= George Nelson Frost House, Cherry Creek, New York =

The George Nelson Frost House is located in rural Cherry Creek, NY and now serves as a country bed and breakfast.

== History ==
The Cherry Creek Inn was built circa 1860 in the Italianate Villa style by George Nelson Frost, a member of the industrious pioneer family of George H. Frost. He was a successful mixed-husbandry farmer who kept horses, cattle and sheep, and also raised multiple varieties of hay, grains and fruits. In keeping with his other eclectic interests, George Nelson Frost was "widely known among lovers of fast horses" in the local racing circuits.
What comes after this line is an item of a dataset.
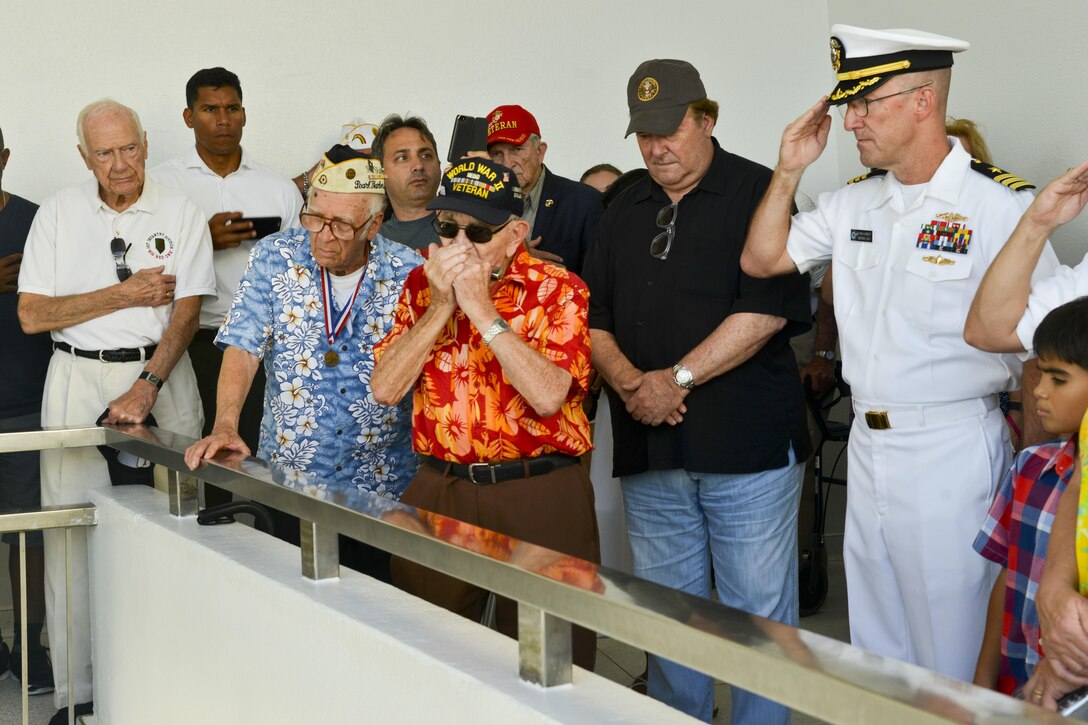 Peter B. Dupre', a World War II Veteran, plays taps on his harmonica during a floral tribute aboard the USS Arizona Memorial on Joint Base Pearl Harbor-Hickam, Hawaii, Dec. 5, 2015. Dupre' was attending a harbor tour in observance of the 74th anniversary of the Dec. 7, 1941 attack. U.S. Navy photo by Petty Officer 2nd Class Tamara Vaughn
His peers knew Frost to be a man of upright character and entrusted him with considerable sums of town money during the war of the Rebellion, where he was "charged with the duty of expending the same in the employment of men to fill its quotas of soldiers." His father, George H. Frost, was a well-known abolitionist whose 1845 farmhouse in Cherry Creek was a station on the Underground Railroad.

=== Architecture ===
The George N. Frost house is nestled on acres of idyllic farmland and is a superb example of the Italianate Villa architectural style. The octagonal wing is typical of the style, and the small arched windows in the transom over the doorway are sometimes dubbed 'tombstone lights.' Jewel Helen Conover compares the intricate porch to "an Italian loggia of the Renaissance." The house was carefully restored to National Register standards in the early 1990s and later converted into the Cherry Creek Inn Bed and Breakfast.

===The Carriage House===
The original Carriage House, lost to fire in 1947 and reported personally by the tenant farmers' son Ray Gooseman, who was rescued from the burning building, was a complex structure that probably stabled "two to six horses, garaged one or two carriages, stored riding gear, and provided hay lofts and feed bins." The new Carriage House was constructed in 2006 by the current owners of the George Nelson Frost House. A Portland Cutter sleigh and other horse related memorabilia are on display in the recreated Carriage House to honor George Nelson Frost and local racing enthusiast, Lyle Ivett.

== Cherry Creek, New York ==
Located in Chautauqua County, New York's westernmost county, Cherry Creek is surrounded by farms with what have been referred to as "Currier and Ives" views and vistas. This area is defined by its rural living, forests preserved by New York State, picturesque views, and acres of modern farmland as well as fields tended by Old Order Amish and their horses. Cherry Creek is at the entryway to 40 miles of equestrian trails which are being developed in the Boutwell Hill State Forest preserve.